As we cap off an incredibly busy, post-pandemic summer, one question that all hoteliers should be asking is: will these occupancy levels last? Autumn typically sees a drop-off, but with the pent-up demand now partially expunged and a looming recession tightening the purse strings, how will this fall’s numbers compare to 2019 or years earlier?

Besides looking to various technology vendors for forward-looking travel intent data to give you a more accurate picture on how to adjust your rates, there’s another stark difference to consider for the autumn of 2022 with antecovidian years. The pandemic has changed travel behaviors, and out of this two-year mess the real victor yet to be crowned might be short-term rental units and home-sharing platforms like Airbnb.

It’s not all animosity for these strange bedfellows, though. The argument can be made that these alternate lodgings help to increase total traveler numbers which thereby support the whole ecosystem; a rising tide raising all ships, as they say, despite these hosts often not paying their fair share of taxes compared to traditional hotels. Second, depending on the market, hotels can benefit from an increase of short-term rental units by acting as the hub of their spokes – taking advantage of the latter’s lack of facilities by promoting restaurant offers, spa discounts or pool day passes.

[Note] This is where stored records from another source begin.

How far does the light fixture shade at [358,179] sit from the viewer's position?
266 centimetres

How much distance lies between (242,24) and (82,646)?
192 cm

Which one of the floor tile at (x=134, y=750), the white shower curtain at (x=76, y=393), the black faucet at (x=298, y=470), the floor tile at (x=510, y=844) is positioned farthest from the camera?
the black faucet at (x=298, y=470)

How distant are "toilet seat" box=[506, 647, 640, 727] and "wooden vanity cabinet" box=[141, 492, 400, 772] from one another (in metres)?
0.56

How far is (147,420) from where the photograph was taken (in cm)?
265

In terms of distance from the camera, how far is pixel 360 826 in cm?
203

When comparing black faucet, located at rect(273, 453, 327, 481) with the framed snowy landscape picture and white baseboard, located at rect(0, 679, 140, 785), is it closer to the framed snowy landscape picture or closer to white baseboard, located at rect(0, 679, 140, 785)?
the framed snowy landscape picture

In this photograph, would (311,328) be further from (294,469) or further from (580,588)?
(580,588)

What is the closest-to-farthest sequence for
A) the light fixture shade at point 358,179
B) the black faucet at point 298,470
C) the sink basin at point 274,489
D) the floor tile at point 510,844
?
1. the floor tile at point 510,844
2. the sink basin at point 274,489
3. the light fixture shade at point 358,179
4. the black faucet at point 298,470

In gross numbers, however, hotels will have a problem when guestroom supply outpaces demand – what we may confront as the summer of revenge travel comes to a close. Platforms like Airbnb have done an exceptional job at converting many travelers to think ‘Airbnb first, hotels second’ through a great website experience, an even better post-booking app experience, locational access to rooms embedded in non-tourist neighborhoods, the feature of unique rental spaces versus ‘stock’ rooms and the perception of more value per dollar.

Keeping these supposed advantages from the customer’s perspective in mind is critical to work with your revenue and marketing teams to devise a competitive strategy. Looking ahead to the stretch roughly from the beginning of October through to the holiday season in December, there are still a lot of last-minute tactics you can apply to drum up reservations. Here are four such moves:

1. Increase perceived value through bundles. Home-sharing units may have unique spaces with kitchens, but your hotel has facilities. Promote and package your facilities with the express messaging that it’s much more convenient to have these amenities under the same roof.

2. Use the zero-price effect. As a companion to your packaging efforts, know that people respond quite well to the word ‘free.’ Give them a great rate with some value-adds and perhaps one or two bonuses at no extra cost to motivate faster bookings and less deliberation.

3. Brand standards are peace of mind. Alternate lodgings may be uniquely configured, but this can also be framed as a double-edged sword in that the guest doesn’t really know what they are getting. Hotel standards are a guarantee and the people that support these standards are what will compel bookings. Features like a front desk, a concierge, security and daily housekeeping are all worthy of advertising.

4. Location, location, location. While the home-sharing platforms extol how well their units are embedded in the local community, this can often mean off the beaten path. Hotels are built in designated zones that are in the heart of the city and thus closer to the action. Promote as such.